Vérité : le ciel, ce ciel qui vient à nous dans la confiance, ce ciel barré de noir tout en haut, s’éclaircit dans sa descente, manière de clairière lumineuse hissée bien au-dessus du souci des Mortels. Blanche et grise clarté d’où se lèvent, tel un lichen vert-de-gris dans le clair-obscur d’un sous-bois, les flocons des nuages, ils dérivent si lentement qu’on les croirait tissés de ces instants essentiels où la feuille d’automne, suspendue à sa nature, médite longuement avant de consentir à tomber, à rejoindre ce sol d’humus qui, depuis toujours, l’attend comme sa propre fécondation. Puis ciel qui noircit dans son inquiétude de rejoindre la terre, ce lourd fardeau que les Hommes traînent derrière eux, à la façon d’un boulet. Noire substance qui rencontre la blanche, l’écumeuse, la virginale.

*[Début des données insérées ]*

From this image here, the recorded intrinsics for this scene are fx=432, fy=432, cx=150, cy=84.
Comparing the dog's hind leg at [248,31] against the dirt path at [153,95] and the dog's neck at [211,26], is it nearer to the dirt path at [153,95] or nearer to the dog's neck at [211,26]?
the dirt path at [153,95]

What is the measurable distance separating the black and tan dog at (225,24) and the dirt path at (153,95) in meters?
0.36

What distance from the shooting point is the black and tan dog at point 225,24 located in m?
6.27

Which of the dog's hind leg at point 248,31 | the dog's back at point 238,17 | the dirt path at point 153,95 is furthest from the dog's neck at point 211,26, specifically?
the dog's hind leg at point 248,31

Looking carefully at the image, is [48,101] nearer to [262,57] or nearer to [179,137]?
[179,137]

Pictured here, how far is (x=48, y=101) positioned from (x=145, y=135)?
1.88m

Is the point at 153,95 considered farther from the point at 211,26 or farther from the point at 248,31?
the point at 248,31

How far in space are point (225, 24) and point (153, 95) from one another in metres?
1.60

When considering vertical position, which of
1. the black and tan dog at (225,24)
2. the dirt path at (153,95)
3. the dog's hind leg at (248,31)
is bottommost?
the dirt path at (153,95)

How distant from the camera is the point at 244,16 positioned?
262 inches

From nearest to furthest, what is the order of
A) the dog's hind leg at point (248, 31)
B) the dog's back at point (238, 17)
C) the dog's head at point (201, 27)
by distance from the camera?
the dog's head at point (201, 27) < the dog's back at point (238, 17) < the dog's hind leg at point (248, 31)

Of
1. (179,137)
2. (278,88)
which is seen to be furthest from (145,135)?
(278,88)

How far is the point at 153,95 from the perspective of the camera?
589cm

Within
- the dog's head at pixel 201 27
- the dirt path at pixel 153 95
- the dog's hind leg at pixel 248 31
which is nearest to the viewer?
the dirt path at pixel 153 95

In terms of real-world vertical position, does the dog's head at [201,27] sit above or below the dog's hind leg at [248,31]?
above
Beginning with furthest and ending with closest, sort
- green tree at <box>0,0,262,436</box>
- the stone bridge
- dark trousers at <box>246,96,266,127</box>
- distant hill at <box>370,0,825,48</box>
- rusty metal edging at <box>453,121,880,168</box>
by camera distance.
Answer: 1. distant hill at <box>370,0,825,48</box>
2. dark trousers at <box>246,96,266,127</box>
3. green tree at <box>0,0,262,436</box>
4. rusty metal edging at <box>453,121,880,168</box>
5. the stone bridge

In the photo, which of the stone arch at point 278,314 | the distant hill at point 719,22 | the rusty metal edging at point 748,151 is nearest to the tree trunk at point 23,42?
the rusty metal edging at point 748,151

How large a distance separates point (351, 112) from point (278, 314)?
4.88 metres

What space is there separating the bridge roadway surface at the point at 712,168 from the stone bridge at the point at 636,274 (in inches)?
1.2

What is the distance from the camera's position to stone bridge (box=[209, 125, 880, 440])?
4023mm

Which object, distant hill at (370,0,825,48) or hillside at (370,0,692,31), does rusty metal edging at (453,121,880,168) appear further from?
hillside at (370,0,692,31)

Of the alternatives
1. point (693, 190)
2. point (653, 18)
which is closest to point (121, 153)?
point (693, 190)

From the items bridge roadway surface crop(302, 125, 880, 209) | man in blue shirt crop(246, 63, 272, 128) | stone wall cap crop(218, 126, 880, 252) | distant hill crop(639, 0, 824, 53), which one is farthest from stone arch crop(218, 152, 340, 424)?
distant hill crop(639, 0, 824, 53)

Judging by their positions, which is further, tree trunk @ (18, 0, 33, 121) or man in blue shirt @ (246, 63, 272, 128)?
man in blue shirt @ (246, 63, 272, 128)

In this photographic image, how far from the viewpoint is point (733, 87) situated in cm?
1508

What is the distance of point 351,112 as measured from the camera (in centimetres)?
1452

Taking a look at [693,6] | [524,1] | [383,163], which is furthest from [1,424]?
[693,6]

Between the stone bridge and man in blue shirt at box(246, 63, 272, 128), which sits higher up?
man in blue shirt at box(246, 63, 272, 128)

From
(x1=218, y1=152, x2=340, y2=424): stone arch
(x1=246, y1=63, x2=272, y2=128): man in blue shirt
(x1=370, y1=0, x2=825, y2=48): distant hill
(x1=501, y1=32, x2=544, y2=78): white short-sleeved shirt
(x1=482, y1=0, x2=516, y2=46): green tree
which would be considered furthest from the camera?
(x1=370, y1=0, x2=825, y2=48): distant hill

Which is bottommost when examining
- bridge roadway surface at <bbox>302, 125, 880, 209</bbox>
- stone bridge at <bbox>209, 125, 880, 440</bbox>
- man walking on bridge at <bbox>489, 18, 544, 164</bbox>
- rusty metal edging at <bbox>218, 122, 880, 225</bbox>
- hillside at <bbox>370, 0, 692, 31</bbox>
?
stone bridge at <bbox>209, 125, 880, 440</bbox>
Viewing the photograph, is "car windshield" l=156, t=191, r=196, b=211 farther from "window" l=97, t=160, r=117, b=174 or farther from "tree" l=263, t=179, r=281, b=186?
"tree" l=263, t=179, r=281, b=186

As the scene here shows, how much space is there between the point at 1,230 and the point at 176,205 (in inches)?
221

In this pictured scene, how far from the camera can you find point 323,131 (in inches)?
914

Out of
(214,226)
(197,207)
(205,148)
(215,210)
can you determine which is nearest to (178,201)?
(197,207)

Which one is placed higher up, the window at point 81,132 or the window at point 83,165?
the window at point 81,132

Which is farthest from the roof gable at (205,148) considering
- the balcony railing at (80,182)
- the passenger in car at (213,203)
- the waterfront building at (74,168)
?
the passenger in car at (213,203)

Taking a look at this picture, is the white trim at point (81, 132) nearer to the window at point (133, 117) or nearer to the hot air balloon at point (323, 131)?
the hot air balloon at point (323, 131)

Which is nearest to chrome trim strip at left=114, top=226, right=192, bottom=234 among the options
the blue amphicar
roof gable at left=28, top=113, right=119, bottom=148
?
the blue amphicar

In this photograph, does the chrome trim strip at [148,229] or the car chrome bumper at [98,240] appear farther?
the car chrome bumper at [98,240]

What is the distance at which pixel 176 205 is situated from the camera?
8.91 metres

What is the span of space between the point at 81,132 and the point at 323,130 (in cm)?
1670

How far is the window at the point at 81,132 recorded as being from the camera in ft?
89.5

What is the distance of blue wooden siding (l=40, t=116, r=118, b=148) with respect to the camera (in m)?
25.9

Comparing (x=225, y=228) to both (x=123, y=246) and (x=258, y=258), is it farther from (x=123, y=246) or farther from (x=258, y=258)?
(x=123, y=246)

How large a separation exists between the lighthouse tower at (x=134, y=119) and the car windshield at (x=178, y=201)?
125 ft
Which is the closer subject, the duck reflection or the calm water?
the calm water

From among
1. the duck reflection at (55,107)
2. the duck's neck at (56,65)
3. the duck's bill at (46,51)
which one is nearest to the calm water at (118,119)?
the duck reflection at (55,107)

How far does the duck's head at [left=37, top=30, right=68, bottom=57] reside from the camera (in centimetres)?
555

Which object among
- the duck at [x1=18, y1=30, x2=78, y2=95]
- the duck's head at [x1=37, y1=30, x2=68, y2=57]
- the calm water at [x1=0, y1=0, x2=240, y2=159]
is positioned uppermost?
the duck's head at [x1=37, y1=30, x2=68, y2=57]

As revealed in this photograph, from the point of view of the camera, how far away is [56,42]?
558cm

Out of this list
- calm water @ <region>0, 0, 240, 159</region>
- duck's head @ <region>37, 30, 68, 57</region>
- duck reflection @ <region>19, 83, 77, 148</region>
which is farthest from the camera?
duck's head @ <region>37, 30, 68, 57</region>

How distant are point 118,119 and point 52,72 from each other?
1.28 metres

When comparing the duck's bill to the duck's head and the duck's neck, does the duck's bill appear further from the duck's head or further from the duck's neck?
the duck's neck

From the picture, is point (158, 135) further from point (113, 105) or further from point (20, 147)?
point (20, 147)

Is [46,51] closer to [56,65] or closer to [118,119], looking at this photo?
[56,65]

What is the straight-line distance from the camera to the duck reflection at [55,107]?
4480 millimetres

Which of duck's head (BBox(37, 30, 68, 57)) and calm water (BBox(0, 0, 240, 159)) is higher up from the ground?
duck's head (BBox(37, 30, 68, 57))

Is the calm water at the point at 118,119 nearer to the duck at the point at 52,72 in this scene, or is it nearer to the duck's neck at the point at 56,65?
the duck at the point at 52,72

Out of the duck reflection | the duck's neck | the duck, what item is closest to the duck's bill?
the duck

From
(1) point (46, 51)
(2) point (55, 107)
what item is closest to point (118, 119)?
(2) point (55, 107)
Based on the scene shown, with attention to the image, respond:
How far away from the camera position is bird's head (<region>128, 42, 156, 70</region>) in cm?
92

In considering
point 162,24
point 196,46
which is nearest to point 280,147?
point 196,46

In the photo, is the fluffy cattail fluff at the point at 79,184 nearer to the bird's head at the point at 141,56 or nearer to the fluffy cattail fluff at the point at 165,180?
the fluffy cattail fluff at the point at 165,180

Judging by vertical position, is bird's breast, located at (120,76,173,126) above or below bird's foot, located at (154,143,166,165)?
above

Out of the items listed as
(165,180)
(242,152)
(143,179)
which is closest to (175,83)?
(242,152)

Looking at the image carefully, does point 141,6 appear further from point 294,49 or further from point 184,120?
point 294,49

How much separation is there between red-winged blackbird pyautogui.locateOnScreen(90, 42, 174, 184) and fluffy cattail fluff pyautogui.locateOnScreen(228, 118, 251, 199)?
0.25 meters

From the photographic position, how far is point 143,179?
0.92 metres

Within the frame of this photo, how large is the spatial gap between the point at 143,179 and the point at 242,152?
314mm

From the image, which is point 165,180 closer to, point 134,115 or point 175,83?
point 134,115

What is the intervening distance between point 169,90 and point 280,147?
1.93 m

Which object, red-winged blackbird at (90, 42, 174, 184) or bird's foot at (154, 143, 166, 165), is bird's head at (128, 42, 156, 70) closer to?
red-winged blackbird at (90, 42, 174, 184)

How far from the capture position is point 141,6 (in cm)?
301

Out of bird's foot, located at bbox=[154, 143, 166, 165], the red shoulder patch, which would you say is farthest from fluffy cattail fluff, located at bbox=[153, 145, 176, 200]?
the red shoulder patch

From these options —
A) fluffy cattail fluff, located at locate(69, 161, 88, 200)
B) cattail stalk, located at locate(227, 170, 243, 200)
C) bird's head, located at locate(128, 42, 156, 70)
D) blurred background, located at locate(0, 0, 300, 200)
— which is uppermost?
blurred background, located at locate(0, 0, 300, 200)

« Ligne médiane : ouverture du sens » propose le titre. Parmi les sens pluriels du haut ciel, du flottement des nuages, de la dalle d’eau noire, cette bande de sable blanc est la médiatrice qui, en un seul lieu, rassemble les sèmes épars de l’image, attise leur retrait, focalise la vision des Voyeurs, cette bande est l’opérateur des signes, cette bande est le verbe de la phrase autour duquel gravitent tous les prédicats semés ici et là, aimantés, fascinés par ce pur faisceau de joie qui est aussi l’efflorescence de la liberté, de la vérité souvent inaperçues, au motif qu’un travail du concept est le préalable à toute compréhension de ce qui git-là et ne demande qu’à être dévoilé, c’est-à-dire pris dans les mailles de notre questionnement qui est, bien évidemment, interrogation de Soi en relation avec ce vaste Monde énigmatique, ce hiéroglyphe qui nous met en demeure d’en deviner, d’en subodorer la face cachée, latente, toujours disponible aux yeux des Curieux et des Chercheurs d’or.

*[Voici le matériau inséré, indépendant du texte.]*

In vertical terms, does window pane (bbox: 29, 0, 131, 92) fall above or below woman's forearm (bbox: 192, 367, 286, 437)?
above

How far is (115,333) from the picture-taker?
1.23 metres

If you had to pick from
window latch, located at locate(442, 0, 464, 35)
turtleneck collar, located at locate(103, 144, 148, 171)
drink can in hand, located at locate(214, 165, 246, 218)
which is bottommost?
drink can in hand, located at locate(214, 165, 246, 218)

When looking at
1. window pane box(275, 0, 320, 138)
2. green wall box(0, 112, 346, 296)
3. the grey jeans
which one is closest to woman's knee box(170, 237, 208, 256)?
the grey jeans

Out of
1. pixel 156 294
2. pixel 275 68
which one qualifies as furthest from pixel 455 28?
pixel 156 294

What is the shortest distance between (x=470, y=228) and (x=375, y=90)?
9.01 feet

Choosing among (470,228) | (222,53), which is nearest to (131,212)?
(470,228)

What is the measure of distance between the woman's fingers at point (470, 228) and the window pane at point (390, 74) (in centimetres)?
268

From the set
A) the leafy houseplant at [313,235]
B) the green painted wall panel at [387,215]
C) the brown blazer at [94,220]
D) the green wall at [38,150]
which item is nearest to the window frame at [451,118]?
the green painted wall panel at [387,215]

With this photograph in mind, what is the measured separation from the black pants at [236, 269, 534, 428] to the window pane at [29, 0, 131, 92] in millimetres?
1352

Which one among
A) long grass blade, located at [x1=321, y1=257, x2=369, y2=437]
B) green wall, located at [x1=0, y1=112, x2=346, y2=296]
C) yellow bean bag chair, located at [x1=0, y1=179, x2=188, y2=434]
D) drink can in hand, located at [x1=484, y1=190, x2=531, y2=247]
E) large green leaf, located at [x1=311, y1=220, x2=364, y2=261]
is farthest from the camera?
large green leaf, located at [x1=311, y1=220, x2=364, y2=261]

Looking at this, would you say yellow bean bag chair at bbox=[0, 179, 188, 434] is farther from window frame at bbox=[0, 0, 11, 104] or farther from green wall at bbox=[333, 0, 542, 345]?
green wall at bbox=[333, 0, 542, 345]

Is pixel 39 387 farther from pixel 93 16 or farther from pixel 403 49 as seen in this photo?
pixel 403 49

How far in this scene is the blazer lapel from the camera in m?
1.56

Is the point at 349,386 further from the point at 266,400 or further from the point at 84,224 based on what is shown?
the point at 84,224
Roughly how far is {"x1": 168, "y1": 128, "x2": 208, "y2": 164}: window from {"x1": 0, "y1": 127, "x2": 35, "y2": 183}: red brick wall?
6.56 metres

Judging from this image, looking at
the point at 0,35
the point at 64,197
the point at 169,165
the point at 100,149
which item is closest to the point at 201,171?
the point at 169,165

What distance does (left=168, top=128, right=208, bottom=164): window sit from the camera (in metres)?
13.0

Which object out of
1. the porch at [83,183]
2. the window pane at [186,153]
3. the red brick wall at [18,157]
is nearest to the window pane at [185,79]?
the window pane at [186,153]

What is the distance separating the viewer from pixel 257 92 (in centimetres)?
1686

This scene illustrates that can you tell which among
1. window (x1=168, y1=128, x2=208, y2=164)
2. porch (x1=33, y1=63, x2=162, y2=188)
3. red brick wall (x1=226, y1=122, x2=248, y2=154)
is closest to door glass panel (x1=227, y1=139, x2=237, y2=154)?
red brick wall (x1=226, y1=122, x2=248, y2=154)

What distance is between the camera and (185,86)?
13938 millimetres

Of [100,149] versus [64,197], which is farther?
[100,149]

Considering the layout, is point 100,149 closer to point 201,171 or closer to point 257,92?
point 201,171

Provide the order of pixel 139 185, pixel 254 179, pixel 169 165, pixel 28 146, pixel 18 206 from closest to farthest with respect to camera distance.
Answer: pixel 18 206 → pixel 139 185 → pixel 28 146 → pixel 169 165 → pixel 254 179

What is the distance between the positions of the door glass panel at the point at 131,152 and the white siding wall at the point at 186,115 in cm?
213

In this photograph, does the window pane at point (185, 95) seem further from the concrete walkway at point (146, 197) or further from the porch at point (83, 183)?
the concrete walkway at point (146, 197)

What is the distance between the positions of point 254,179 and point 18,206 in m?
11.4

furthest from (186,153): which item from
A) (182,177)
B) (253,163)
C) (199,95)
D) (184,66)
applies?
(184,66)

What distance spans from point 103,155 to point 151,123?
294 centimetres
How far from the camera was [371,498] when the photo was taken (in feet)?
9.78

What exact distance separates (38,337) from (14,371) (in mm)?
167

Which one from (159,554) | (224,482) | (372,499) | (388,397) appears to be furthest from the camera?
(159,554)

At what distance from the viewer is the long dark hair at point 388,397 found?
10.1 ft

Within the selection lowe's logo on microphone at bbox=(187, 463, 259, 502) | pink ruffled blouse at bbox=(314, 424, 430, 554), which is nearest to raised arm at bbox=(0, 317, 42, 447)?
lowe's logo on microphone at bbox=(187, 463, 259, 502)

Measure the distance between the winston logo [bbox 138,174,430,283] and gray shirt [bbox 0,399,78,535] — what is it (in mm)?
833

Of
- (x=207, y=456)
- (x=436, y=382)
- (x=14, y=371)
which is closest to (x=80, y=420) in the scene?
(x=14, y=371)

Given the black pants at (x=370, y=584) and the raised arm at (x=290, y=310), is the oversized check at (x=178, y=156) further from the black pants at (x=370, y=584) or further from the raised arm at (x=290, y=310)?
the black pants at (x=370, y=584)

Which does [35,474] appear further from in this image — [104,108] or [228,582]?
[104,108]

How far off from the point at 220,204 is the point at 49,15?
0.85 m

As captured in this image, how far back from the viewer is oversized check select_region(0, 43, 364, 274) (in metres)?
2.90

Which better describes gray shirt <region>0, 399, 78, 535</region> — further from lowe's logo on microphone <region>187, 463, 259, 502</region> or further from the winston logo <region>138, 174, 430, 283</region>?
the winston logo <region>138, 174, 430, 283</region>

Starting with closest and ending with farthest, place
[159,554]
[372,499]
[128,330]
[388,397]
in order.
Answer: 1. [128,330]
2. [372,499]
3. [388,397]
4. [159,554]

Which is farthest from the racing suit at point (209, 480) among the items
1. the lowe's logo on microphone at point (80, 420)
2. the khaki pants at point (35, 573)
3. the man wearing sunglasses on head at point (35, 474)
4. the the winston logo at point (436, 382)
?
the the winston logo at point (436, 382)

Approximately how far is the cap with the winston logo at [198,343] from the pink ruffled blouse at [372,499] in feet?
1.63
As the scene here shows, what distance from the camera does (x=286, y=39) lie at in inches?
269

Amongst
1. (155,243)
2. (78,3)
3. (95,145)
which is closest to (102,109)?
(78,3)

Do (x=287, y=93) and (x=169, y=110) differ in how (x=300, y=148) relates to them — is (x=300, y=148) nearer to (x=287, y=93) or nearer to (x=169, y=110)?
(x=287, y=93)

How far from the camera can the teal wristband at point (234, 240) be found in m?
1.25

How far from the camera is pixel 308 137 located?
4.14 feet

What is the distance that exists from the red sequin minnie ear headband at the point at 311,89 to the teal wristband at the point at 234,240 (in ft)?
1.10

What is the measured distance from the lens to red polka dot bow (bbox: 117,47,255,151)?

Cette photographie est précieuse en ce sens qu’elle est l’exacte mise en forme du fascinant Principe de Raison. Tout s’y ordonne selon la belle rigueur d’un cosmos. Les Noirs, les Gris, les Blancs jouent selon une harmonie parfaite dans une économie qui signe leur singulière, leur irremplaçable valeur. Chaque tonalité se développe selon son propre gradient mais toujours dans le respect de l’autre tonalité qui lui est adjacente et l’accomplit, s’accomplissant elle-même en cette relation affinitaire. La ligne blanche constitue l’axe à partit duquel chaque chose se connaît en son essence la plus profonde. C’est elle qui guide l’image, la met en fonctionnement, elle est le convertisseur de chaque présence séparée dont elle assure le lien, la venue au Monde précise comme s’il y avait des relations de causes et de conséquences des parties se fondant en un Tout qui, seul, est la Vérité réalisée jusqu’en sa plus effective faveur.

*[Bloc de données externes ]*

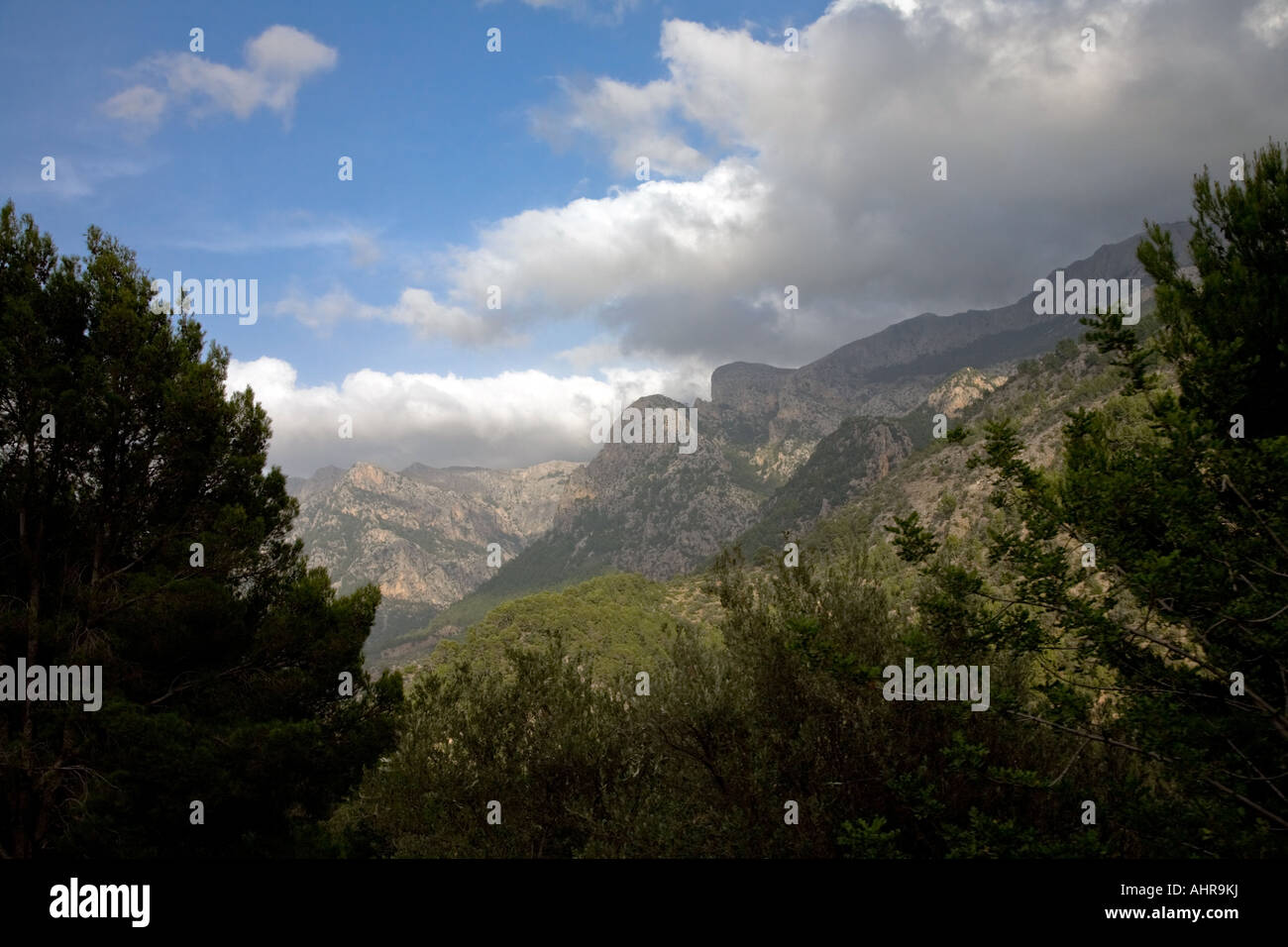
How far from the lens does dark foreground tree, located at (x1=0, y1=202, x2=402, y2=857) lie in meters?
11.5

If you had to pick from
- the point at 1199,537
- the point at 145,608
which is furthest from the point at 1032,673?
the point at 145,608

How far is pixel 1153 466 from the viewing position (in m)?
7.55

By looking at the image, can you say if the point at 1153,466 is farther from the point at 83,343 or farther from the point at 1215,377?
the point at 83,343

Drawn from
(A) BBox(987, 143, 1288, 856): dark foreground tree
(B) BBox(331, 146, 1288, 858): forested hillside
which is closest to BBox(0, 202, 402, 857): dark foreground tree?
(B) BBox(331, 146, 1288, 858): forested hillside

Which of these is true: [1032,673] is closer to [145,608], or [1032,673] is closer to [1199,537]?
[1199,537]

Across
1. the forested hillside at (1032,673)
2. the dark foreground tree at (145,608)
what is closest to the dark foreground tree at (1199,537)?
the forested hillside at (1032,673)

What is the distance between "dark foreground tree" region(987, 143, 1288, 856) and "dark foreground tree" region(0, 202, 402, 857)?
1281cm

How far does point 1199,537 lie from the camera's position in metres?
7.06

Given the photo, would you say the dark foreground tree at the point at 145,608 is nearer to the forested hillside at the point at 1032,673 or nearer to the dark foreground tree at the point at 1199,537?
the forested hillside at the point at 1032,673

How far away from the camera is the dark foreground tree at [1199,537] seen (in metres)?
7.24

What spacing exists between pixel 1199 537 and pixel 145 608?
1655cm

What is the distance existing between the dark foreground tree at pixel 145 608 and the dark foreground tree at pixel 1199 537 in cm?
1281

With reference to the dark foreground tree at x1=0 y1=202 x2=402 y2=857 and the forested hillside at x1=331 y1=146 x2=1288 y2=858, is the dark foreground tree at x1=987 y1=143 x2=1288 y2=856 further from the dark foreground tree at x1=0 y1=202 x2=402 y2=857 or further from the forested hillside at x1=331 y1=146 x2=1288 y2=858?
the dark foreground tree at x1=0 y1=202 x2=402 y2=857
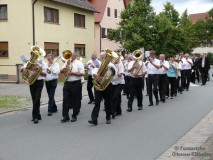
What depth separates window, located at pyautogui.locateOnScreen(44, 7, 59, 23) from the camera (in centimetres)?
3141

Et cette subtile convergence des éléments entre eux guide infailliblement le regard des Observateurs sur cette sublime épave qui, paradoxalement et heureusement, se donne en tant que la réalité la plus vive qui soit, notre conscience s’y attache comme à un môle qui pourrait bien nous sauver, au moins provisoirement, du naufrage. De telles images hanteront longtemps les coursives de notre mémoire, jamais ne s’en exonéreront car il est de la nature de la Beauté de creuser sa niche au plein de notre chair, de la féconder longuement afin que, d’une manière certainement inconsciente, nous puissions en prélever le doux pollen, le projeter ici,
sur ce visage d’une Inconnue,
là sur le rivage où flotte la mousse d’une écume,
là encore sur le blanc tremblement des bouleaux
dans l’air givré des latitudes boréales.